Growing up I felt very ostracised from my peers, when they were speaking of first crushes, boys and sex I never really saw the appeal. Upon speaking to my elders, I was always just told I was very mature for my age, but I know even growing up I desperately tried to rebel against traditional female gender norms.
From a young age I declared a strong hatred for the colour pink (much to my family’s dismay), refused to wear skirts or dresses to school and also was always very career and hobbies focused.
Watching Disney movies and chick-flicks I could only ever feel myself relating to the outcast characters, the ones on the sidelines who would be giving sarcastic comments but we never really saw involved in any real romantic relationships, and then it was around age 15 I discovered drag.

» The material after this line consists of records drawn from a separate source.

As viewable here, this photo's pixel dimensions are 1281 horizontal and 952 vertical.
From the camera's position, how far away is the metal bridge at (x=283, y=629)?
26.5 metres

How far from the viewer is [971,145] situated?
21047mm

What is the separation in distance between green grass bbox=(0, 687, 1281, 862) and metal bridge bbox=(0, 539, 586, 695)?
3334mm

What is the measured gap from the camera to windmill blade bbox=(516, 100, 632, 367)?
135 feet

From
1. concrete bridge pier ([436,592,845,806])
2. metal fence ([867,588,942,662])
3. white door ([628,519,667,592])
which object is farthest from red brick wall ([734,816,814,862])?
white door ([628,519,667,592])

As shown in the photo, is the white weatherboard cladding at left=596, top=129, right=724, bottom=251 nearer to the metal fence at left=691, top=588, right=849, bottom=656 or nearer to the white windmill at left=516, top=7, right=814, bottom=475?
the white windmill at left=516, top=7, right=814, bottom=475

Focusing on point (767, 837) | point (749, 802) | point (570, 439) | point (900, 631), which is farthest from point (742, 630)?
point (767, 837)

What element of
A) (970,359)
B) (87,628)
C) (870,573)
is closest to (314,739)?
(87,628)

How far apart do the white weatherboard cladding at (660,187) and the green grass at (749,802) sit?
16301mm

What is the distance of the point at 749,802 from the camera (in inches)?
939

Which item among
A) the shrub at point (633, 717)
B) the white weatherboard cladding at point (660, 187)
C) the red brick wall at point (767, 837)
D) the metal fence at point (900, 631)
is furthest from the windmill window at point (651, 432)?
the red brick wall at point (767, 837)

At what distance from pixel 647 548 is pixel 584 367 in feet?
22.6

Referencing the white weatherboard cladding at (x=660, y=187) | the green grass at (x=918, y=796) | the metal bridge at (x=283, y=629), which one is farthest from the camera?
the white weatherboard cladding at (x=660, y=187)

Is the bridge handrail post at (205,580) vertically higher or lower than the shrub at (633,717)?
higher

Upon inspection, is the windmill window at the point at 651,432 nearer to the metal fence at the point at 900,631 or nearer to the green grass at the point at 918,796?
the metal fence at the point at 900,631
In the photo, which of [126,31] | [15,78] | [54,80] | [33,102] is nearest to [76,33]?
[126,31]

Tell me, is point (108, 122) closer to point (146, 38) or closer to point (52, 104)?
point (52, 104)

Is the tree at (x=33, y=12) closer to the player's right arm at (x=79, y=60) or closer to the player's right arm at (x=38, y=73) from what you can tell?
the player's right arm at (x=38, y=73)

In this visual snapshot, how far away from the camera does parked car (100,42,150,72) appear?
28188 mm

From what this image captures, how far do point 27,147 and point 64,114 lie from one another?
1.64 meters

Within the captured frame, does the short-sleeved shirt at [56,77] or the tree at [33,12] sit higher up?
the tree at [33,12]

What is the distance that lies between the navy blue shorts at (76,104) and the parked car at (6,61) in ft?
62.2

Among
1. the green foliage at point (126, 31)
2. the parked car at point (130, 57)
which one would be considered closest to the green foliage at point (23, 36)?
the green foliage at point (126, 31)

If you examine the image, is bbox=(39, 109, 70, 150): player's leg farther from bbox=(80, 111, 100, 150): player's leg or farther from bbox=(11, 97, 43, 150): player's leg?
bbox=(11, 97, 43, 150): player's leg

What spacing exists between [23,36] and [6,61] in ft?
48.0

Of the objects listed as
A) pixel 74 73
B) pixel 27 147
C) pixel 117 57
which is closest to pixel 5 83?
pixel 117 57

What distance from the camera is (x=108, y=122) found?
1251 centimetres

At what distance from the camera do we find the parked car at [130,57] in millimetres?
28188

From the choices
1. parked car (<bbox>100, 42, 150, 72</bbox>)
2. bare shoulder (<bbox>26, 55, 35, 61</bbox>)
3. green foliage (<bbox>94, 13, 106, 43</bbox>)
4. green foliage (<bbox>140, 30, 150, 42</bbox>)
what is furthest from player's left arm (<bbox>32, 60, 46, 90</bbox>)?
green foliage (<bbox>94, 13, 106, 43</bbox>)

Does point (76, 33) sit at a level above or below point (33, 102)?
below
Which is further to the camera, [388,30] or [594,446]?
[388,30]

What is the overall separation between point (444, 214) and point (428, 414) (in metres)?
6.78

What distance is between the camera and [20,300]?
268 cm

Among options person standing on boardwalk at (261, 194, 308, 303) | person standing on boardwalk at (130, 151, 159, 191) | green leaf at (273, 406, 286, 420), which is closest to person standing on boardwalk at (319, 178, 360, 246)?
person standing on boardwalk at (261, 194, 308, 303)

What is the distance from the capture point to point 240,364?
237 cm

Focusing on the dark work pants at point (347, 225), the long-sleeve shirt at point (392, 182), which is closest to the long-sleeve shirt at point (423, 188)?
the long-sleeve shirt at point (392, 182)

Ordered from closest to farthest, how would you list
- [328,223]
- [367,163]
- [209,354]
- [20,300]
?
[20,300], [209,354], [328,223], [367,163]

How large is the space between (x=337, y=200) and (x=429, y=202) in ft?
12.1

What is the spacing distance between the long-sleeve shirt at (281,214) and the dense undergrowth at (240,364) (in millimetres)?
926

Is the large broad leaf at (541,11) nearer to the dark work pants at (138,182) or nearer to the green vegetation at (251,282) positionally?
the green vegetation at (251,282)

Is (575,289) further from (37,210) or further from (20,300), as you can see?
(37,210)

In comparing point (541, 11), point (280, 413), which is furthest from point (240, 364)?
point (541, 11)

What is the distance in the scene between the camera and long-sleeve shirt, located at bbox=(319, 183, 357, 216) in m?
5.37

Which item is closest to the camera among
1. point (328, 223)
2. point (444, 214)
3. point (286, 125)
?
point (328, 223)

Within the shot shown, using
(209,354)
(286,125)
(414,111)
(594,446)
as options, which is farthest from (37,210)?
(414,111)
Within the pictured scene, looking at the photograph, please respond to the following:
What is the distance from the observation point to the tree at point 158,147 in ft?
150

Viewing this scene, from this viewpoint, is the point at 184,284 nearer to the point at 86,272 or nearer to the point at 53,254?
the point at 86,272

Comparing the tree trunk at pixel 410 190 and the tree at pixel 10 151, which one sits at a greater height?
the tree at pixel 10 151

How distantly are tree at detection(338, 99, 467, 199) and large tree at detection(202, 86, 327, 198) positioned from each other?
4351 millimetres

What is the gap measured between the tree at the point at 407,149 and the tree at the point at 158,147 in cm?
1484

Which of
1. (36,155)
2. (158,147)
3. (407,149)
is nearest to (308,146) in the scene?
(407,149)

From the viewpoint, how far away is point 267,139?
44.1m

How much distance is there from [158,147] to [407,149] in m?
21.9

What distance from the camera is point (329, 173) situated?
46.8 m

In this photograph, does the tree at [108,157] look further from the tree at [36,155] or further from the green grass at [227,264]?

I’d been exposed to drag from a very young age, firstly through Freddie Mercury in the ‘I want to break free’ music video (the first queer representation I ever saw on TV) and also through the traditional panto dame, however going to my first drag show and being in an openly queer environment was like a breath of fresh air to me. I started playing with makeup, watching more queer classic movies like The Rocky Horror Picture Show, and just really let myself find myself.
I knew I was a lesbian every time I tried to date a man, I never felt the attraction and always backed out, inevitably deciding I couldn’t hide my true self anymore.
At first, I felt like a massive let down to everyone, I wasn’t going to be the Disney Princess I desperately wanted to be growing up (for there is still no WLW presentation in Disney film), I wasn’t going to live the traditional cereal box family lifestyle I’d studied for years in school, but I was going to live my authentic and happy truth, the best thing a person can do. I discovered my gender-fluidity through the terms people would use to describe me, ‘woman’ and ‘lady’ always left a lump in the back of my throat.
I wanted to be me, nothing but me, nothing but Beca, and these terms made me uncomfortable.
I am happy to be a femme presenting person, I am comfortable in my femininity and can’t ever imagine myself being anything different, but I also don’t believe in labelling myself as one specific gender.
I’d say I sit somewhere in-between non-binary and female (probably a little closer to the female side) in my identity, and that’s okay! I am happy in how I present and the pronouns I use, and it took me a long time to come to terms with that, but I am here, I am queer and I am not going anywhere!
Through attending local drag shows, I have finally found a queer family who have been supportive for the whole journey in my self-discovery and have enabled me to move cities to become a queer events manager full time, as well as now owning my own queer production company.
All I want to be in life is happy, accepted and safe and my friendship circle have enabled me to become all of those things. I wouldn’t be where I am today without my queer family, all I’ve ever wanted was their acceptance without judgement and that’s what they continue to offer me.
As queer people, we are very lucky to have the ability to have chosen family, a solid group that has experienced the same inner-conflicts growing up that heterosexual people would not understand, and we stick together through thick and thin.
I hope someday to live in a world where queer people all over the planet feel loved and accepted, where I can walk down the street without fear of homophobia, and one where I am just happy.